# Data Buffering and Allocation in Mapping Generalized Template Matching on Reconfigurable Systems

Jack Jean, Xuejun Liang, and Karen Tomko Department of Computer Science and Engineering Wright State University Dayton, OH 45435, USA

**Abstract** Image processing algorithms for 2D digital filtering, morphologic operations, motion estimation, and template matching involve massively parallel computations that can benefit from using reconfigurable systems with massive field programmable gate array (FPGA) hardware resources. In addition, each algorithm can be considered a special case of a "generalized template matching" (GTM) operation. Application performance on reconfigurable computer systems is often limited by the bandwidth to host or off chip memory. This paper describes the GTM operation and characterizes the data allocation and buffering strategies for GTM operation on reconfigurable computers. Several mechanisms that support different levels of parallelism are proposed and summarized in the paper.

Keywords: Template Matching, Configurable Computing, Field Programmable Gate Array (FPGA), Reconfiguration

### 1 Introduction

Computing systems that use co-processor boards based on field programmable gate array (FPGA) chips may adapt their hardware resources to the application requirements. The technology has been demonstrated for the acceleration of various applications, such as automatic target recognition (ATR)[3, 7], neural networks[1], Adobe Photoshop[5], Solar Polarimetry[6], and machine vision[4].

Image processing algorithms for 2D digital filtering, morphologic operations, motion estimation, and template matching share some common properties. They all involve massively parallel computations that can benefit from using massive FPGA hardware resources. In addition, each algorithm can be considered a special case of a *generalized template matching* (GTM) operation. As a result, designing optimal implementations for these operations can be characterized similarly and be solved systematically. A GTM operation consists of two steps as illustrated in Figure 1.



Figure 1: Generalized template matching

In the first step of the GTM, the input data are "convolved" (or "correlated") with a set of masks, or templates, to produce a set of convolved data. Note that an individual convolution may involve a sequence of masks and the computation associated with each mask may be *generalized convolution/correlation* as used in morphologic operations and in motion estimation. In the general case, the computation associated with each mask can simply be a prespecified function on a number of pixels indicated by the mask. In the second step of the GTM, the convolved data are "summarized" which sometimes involves the calculation of the smallest value among a set of numbers. Each of the above mentioned algorithms is a GTM in the following sense.

- 1. Template matching: there is a set of masks in the first step. The second step summarizes each convolved data and chooses the best template based on some criteria. For example, the maximal value inside a convolved data area may be used to indicate the fitness of a template and the best template may be defined as the one that fits best, or equivalently, the one that has the largest maximal value. Template matching is frequently used in automatic target recognition applications[3, 7].
- 2. Two-D digital filtering: convolution of the masks and the image is used in the first step and there is no second step. If a sequence of cascaded filters is used, then there is a sequence of masks. If a filter bank is used, then there are multiple masks in the first step.
- 3. Morphologic operations: there is a sequence of masks in the first step and there is no second step. Generalized convolution is used for the computation where the multiplication and addition operations of a convolution are replaced with addition and maximal/minimal, respectively.
- 4. Motion estimation: there is a set of masks in the first step and a generalized correlation is used for the computation. The second step involves the calculation of the displacement vector for each mask. In this case, the set of masks may be parts of a previous image frame and they may have related values. In addition, the contents of masks may not be known until run time[2].

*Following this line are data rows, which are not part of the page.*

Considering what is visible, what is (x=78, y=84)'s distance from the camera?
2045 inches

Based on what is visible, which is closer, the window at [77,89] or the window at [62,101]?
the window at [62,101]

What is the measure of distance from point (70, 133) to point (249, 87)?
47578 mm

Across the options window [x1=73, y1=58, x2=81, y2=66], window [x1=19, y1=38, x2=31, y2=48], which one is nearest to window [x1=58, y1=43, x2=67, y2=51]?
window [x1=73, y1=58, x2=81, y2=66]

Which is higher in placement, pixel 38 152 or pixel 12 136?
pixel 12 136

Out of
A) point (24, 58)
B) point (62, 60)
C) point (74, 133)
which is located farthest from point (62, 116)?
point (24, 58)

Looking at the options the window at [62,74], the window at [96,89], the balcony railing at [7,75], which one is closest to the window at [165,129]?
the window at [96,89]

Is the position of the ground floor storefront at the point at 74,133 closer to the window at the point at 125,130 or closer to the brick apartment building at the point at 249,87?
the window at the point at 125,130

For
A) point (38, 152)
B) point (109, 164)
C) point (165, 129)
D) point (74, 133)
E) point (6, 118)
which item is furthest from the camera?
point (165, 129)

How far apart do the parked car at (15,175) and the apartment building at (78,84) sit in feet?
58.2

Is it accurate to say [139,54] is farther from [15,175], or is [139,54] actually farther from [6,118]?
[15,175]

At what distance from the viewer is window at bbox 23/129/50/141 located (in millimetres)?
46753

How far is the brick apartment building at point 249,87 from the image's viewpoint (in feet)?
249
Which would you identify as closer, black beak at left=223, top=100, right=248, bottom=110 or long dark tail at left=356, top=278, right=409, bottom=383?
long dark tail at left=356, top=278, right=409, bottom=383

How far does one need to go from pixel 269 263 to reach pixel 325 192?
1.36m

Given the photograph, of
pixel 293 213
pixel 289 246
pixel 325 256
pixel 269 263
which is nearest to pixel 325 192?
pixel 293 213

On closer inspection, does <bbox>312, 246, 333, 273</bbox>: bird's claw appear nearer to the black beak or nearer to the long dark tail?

This paper characterizes the mapping of the GTM operation on reconfigurable computers

in terms of data buffering and allocation. Several mechanisms that support different levels of parallelism are proposed and summarized in the paper. Section 2 describes the mapping of a single mask to an FPGA chip with an external SRAM. The mapping of multiple masks to multiple FPGA chips is then described in Section 3.

# 2 Mapping Single Mask to Single FPGA Chip

The following notation is used in this paper. For the GTM, suppose a mask is applied to an image. The image has r rows and c columns and each image pixel has b bits of precision. The mask has p rows and q columns. In addition the mask has w number of active points which include all the points necessary for the mask computation. (Usually a mask contains a pattern and the active points of a mask form the pattern.)

In this section, the FPGA board is assumed to have only one FPGA chip which is directly connected to one or multiple external memory modules. The image data may be sent from the host processor to the FPGA chip either directly or through the memory modules. The memory (or host) bandwidth to the FPGA can be a severe bottleneck for some applications.

When no image row is buffered inside the FPGA chip, each pixel needs to be read from the external memory modules (or the host processor) w times. Since w is usually much larger than one, it is desirable to buffer enough number of image rows inside the FPGA chip so that each image pixel needs to be read only once. When the buffering of image data requires too much FPGA space, it becomes necessary to store image off chip and to access each image pixels multiple times. The following discussion includes three cases: (1) full buffering of image rows internally, (2) no internal buffering of image rows, and (3) a partial buffering scheme.

| • | • | •  | •    | •    | •    | •   | ٠   | •   | • |
|---|---|----|------|------|------|-----|-----|-----|---|
| • | • | 0  | 1    | 2    | 3    | 4   | 5   | б   | • |
| ٠ | • | С  | c+1  | c+2  | c+3  | c+4 | c+5 | c+6 | • |
| • | • | 2c | 2c+1 | 2c+2 | 2c+3 | •   | •   | •   | • |
| • | • | •  | •    | •    | •    | ·   | •   | •   | • |

Figure 2: Pixels that need to be buffered for a  $3 \times 4$  mask

Figure 2 shows a  $3 \times 4$  mask being applied to an image where the mask covers twelve pixels, 0, 1, 2, 3, c, c + 1, c + 2, c + 3, 2c, 2c + 1, 2c + 2, and 2c + 3. If the pixels enclosed by the bold lines are buffered inside the FPGA chip, moving the mask one pixel right requires only the reading of one extra pixel, i.e., pixel 2c + 4, from the external memory (or the host processor). In other words, when the FPGA chip can buffer c(p - 1) + q pixels, the image pixels fed into the chip can be fully reused internally and each external pixel needs to be read exactly once. That would greatly reduce the memory bandwidth requirement.

**Function-Level Parallelism** The other advantage of internal buffering the image rows is that, when all the pixels required to evaluate one mask are available on chip, the parallelism at the function evaluation level can be explored. The adder tree used in [7] is an example.

**FPGA Buffers** On Xilinx FPGA chips, there are three different mechanisms that can be used to buffer image rows.

1. Use the flip-flops in CLBs (Configurable Logic Blocks). One CLB can store two bits and those two bits can be accessed in parallel. This mechanism is good for storing the  $p \cdot q$  pixels in a mask area so to support the function-level parallelism[7].

- 2. Use the RAMs that are based on function generators in CLBs. One CLB can store 32 bits without parallelism in accessing. This mechanism can be used to store the  $(p-1) \cdot (c-q)$  pixels that are not currently used for the template.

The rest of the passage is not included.